## Task to carry out
Reproduce exactly the lines below, starting at the line that contains "New Zealand, site" and ending with the last line of the records, both included; leave out any pictures.

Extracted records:

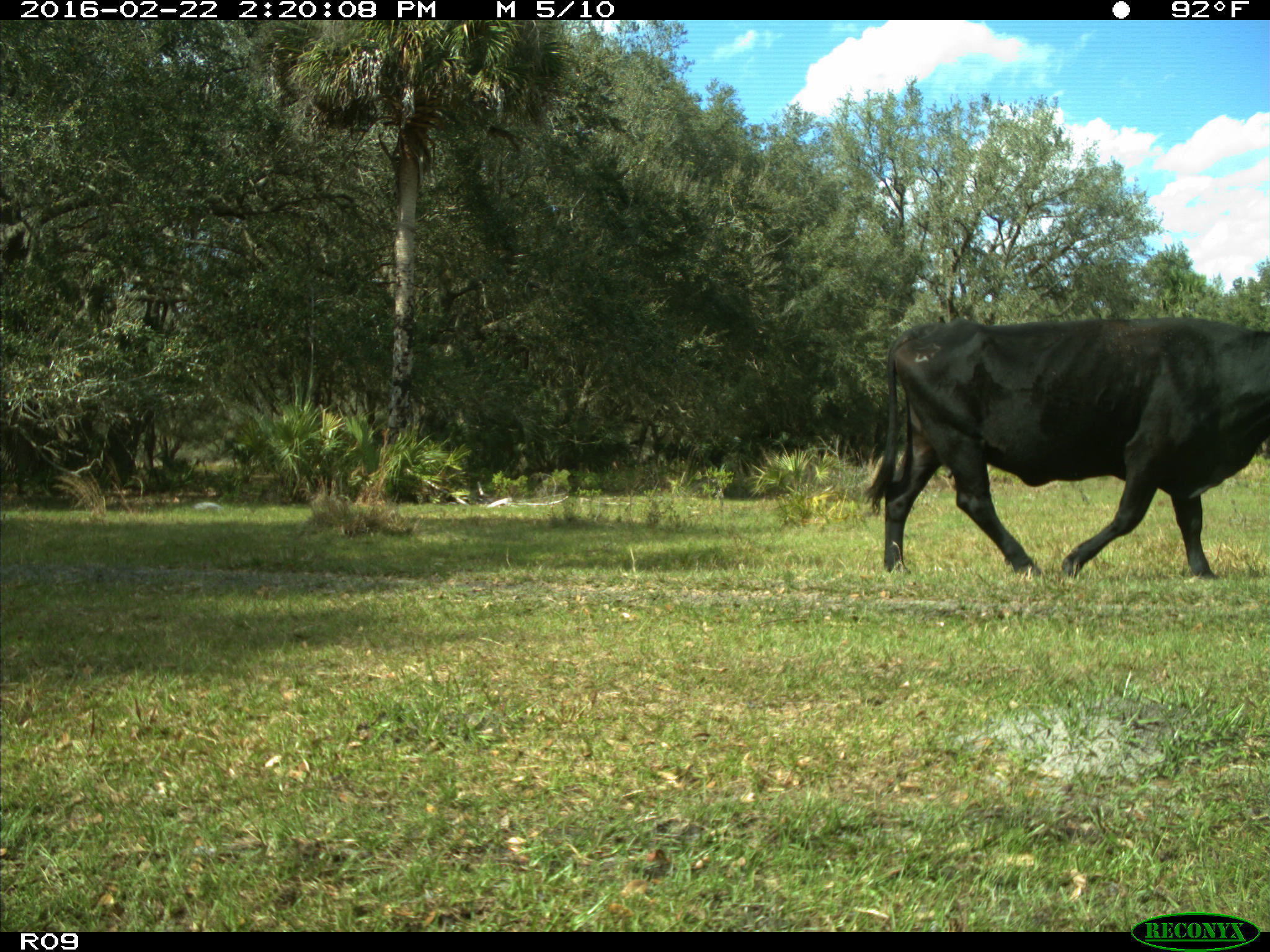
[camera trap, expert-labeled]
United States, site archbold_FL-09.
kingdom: Animalia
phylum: Chordata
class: Mammalia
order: Artiodactyla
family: Bovidae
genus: Bos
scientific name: Bos taurus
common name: domestic cow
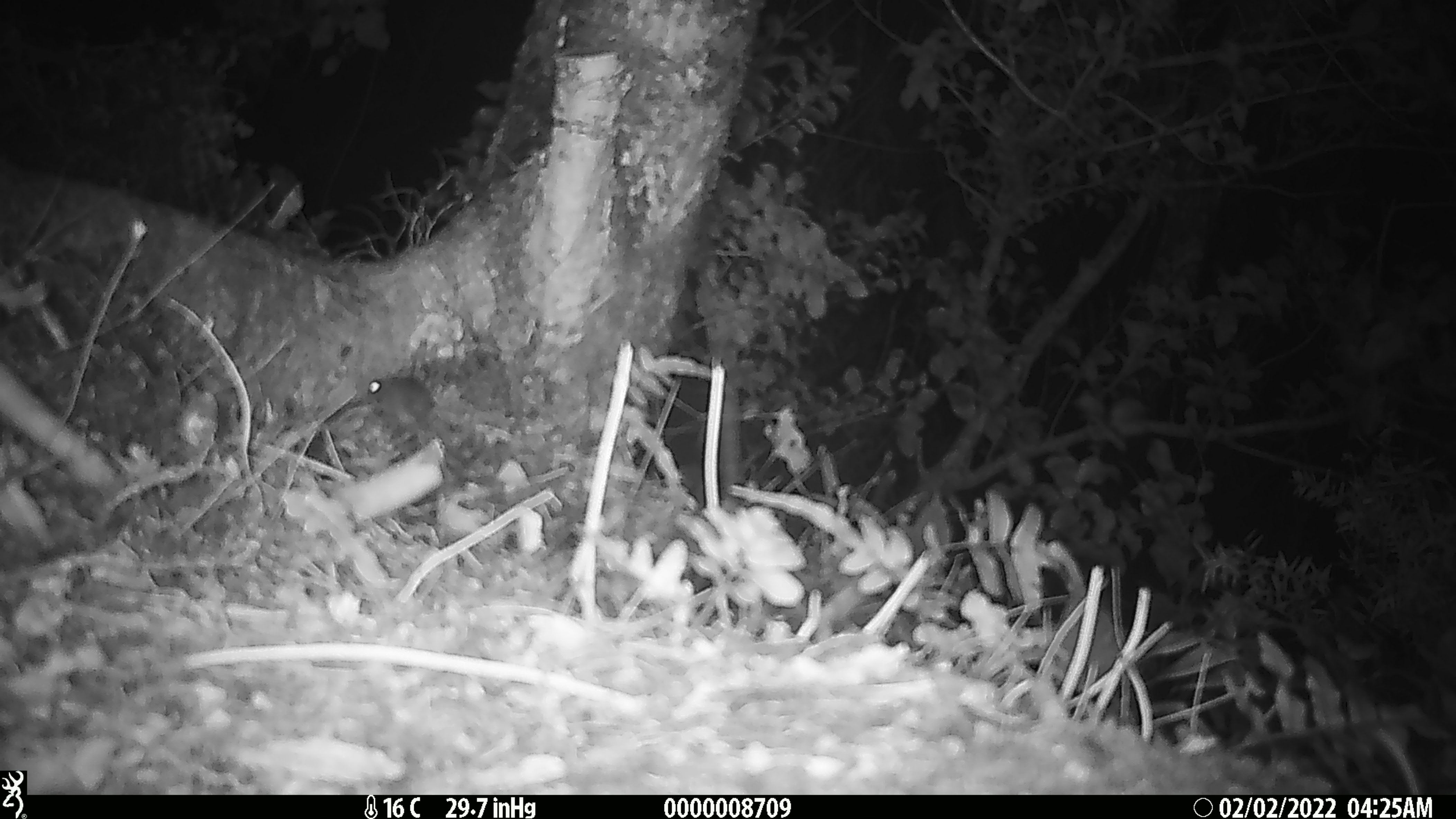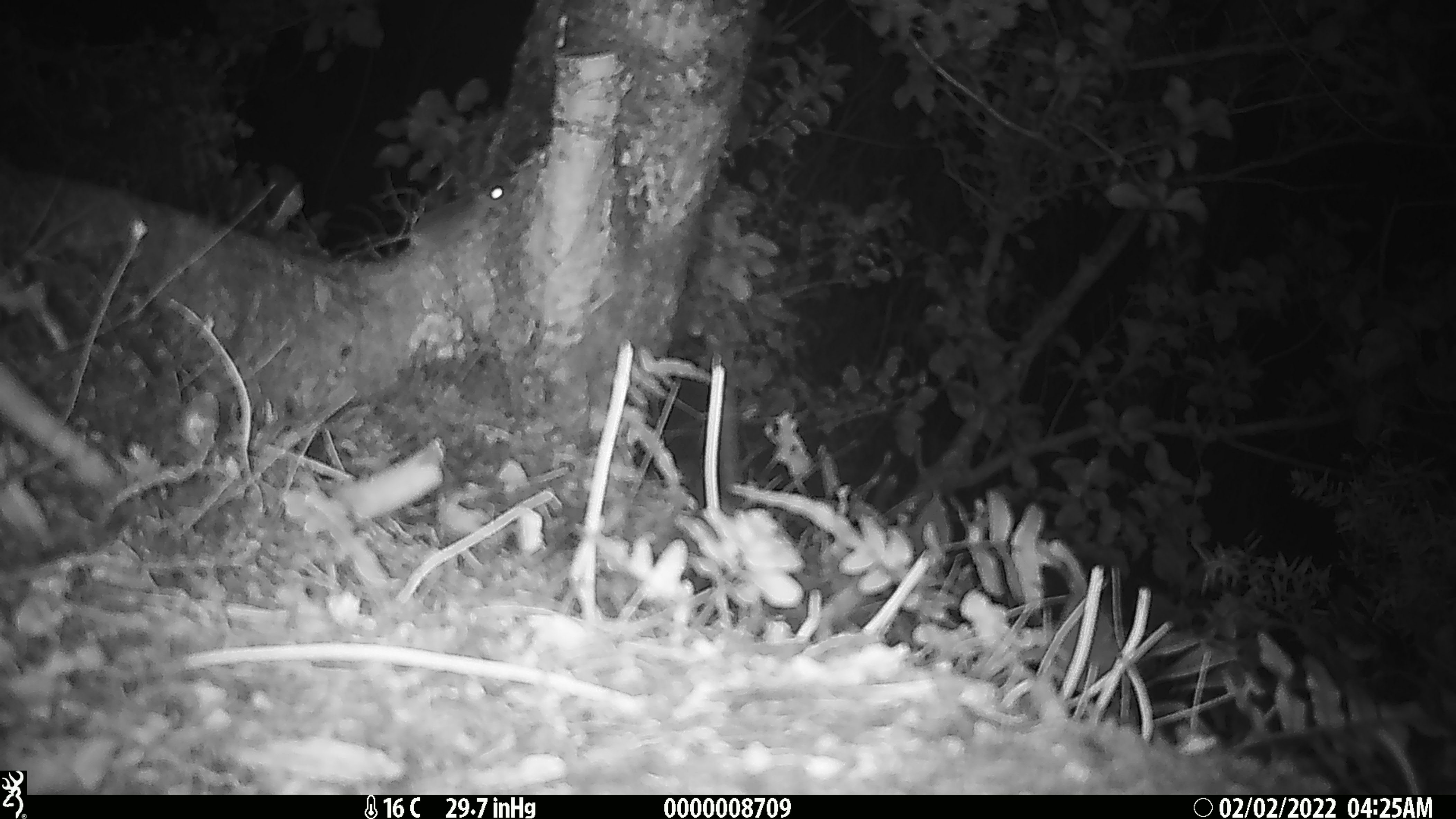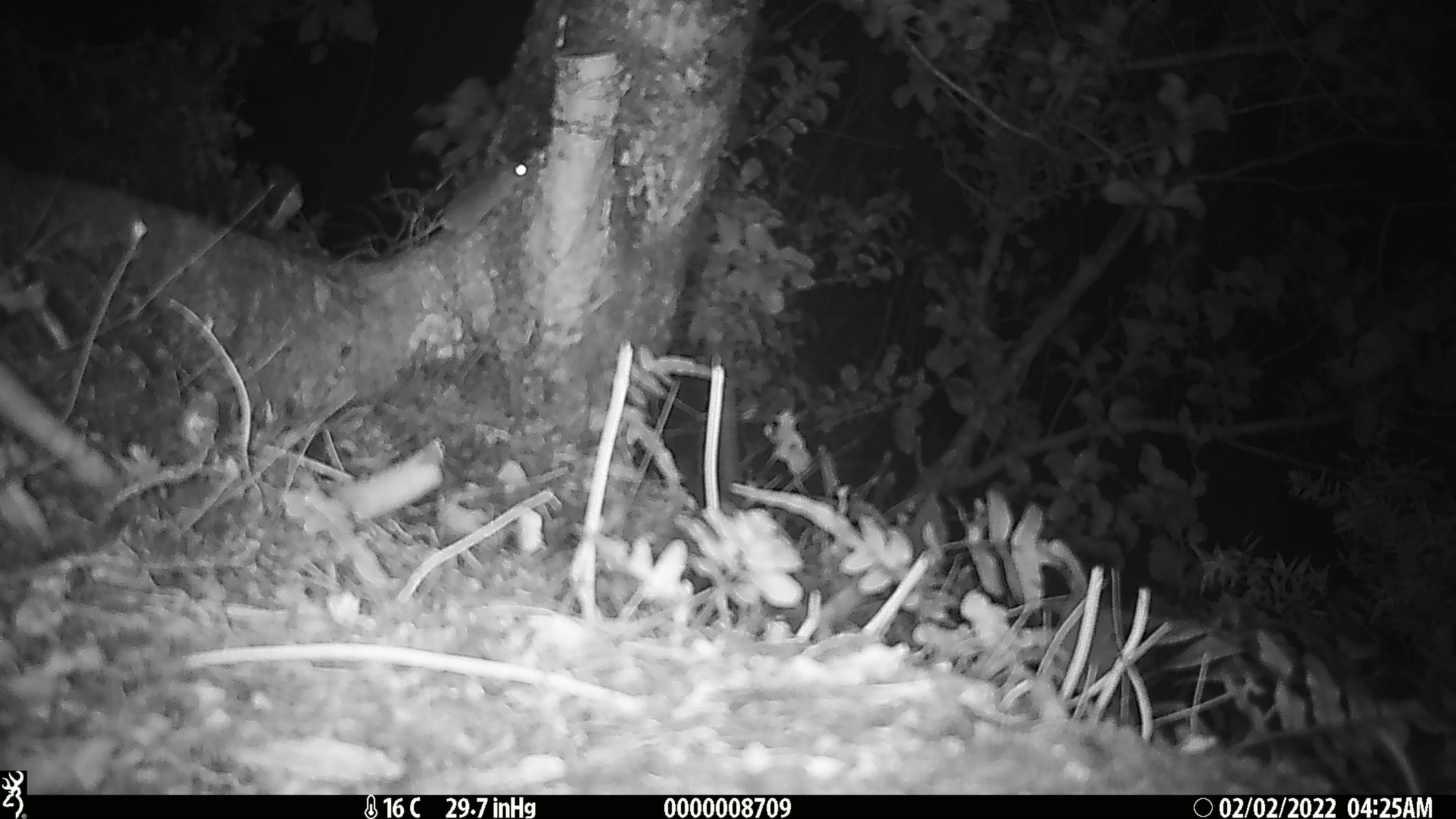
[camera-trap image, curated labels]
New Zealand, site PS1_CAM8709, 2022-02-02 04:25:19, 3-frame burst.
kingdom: Animalia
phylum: Chordata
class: Mammalia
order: Rodentia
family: Muridae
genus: Mus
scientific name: Mus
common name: mouse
Mouse (Mus).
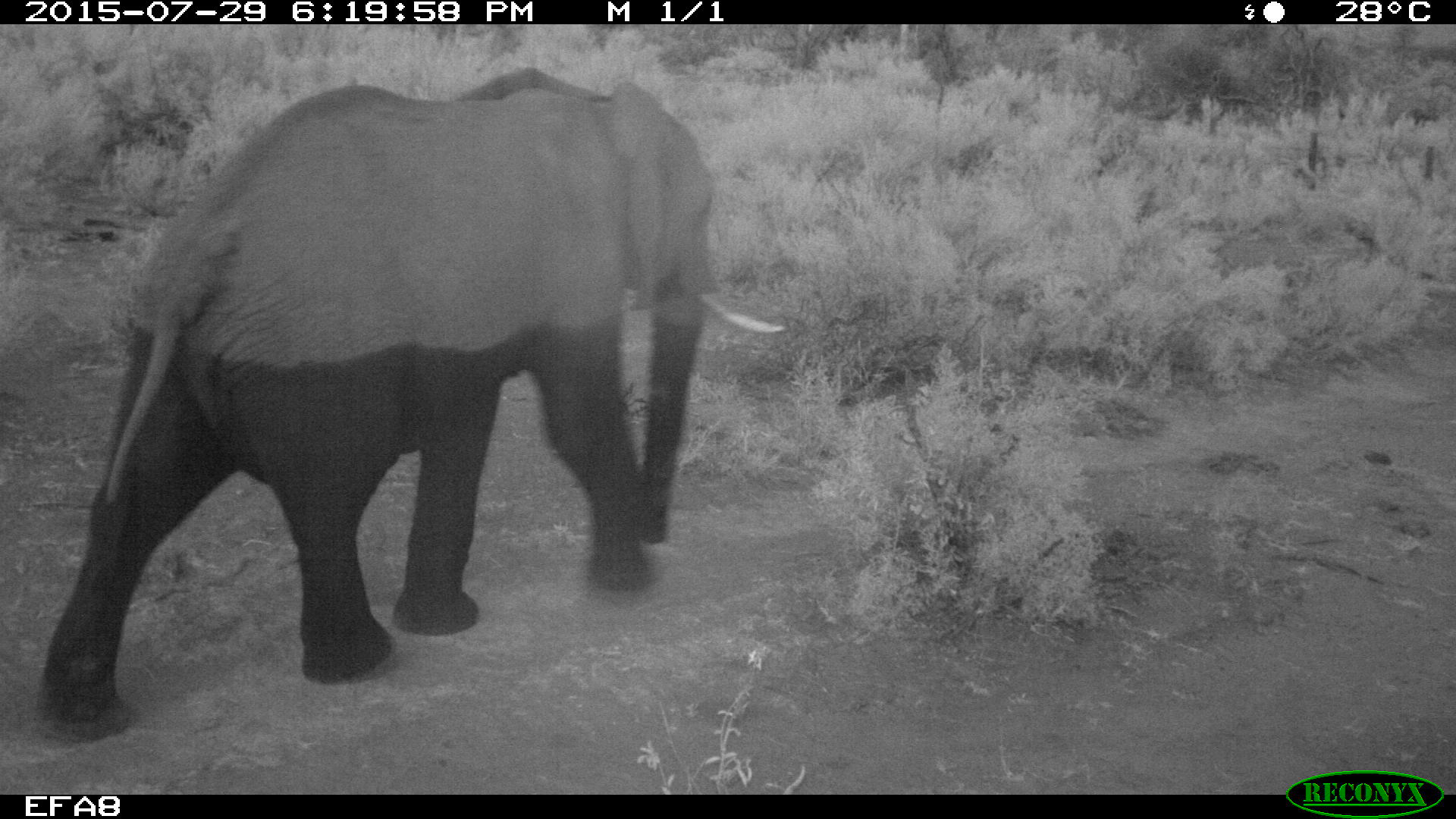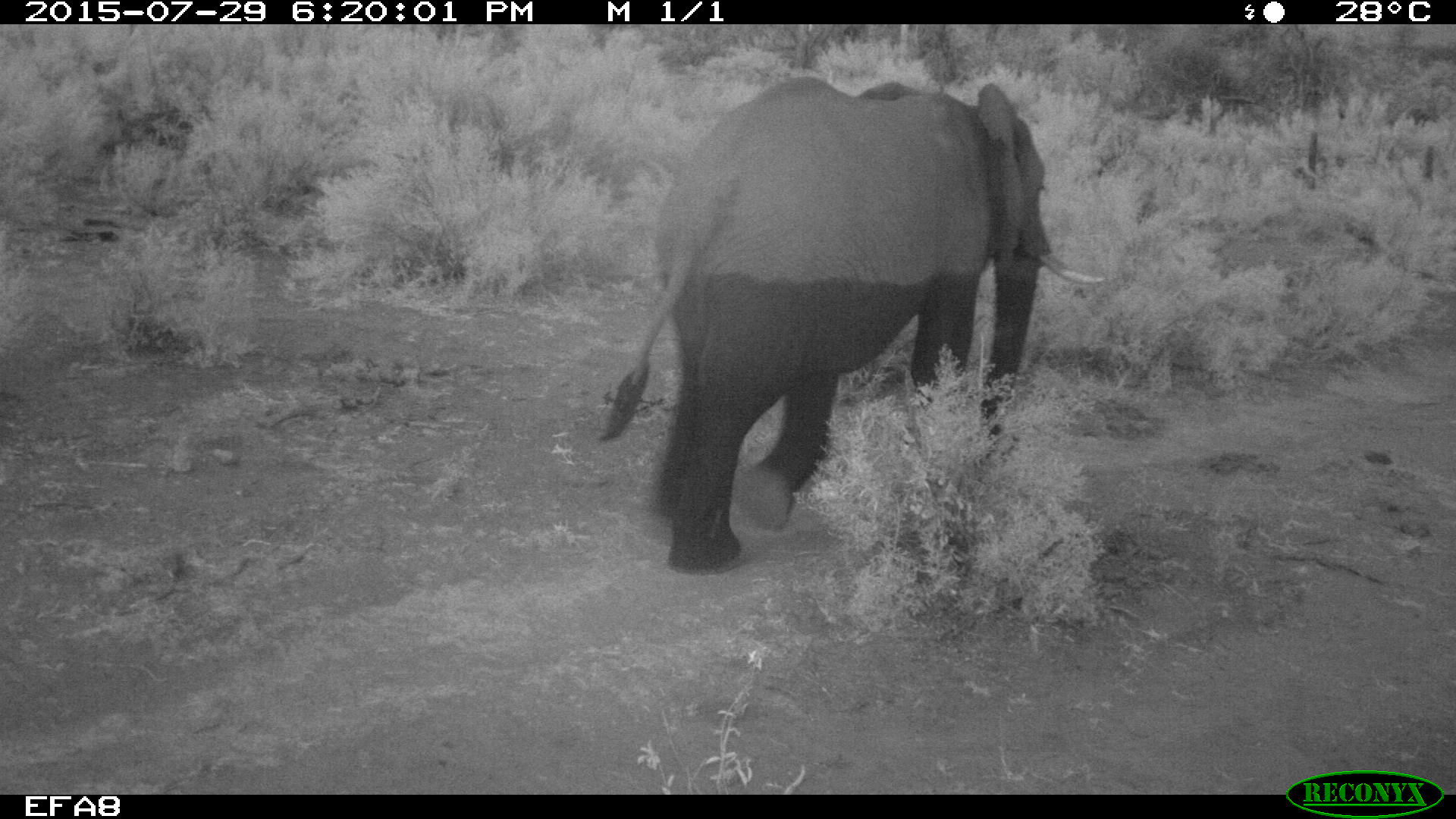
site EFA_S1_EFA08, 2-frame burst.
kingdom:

## Response to this exercise
New Zealand, site PS1_CAM8709, 2022-02-02 04:25:19, 3-frame burst.
kingdom: Animalia
phylum: Chordata
class: Mammalia
order: Rodentia
family: Muridae
genus: Mus
scientific name: Mus
common name: mouse
Mouse (Mus).
site EFA_S1_EFA08, 2-frame burst.
kingdom:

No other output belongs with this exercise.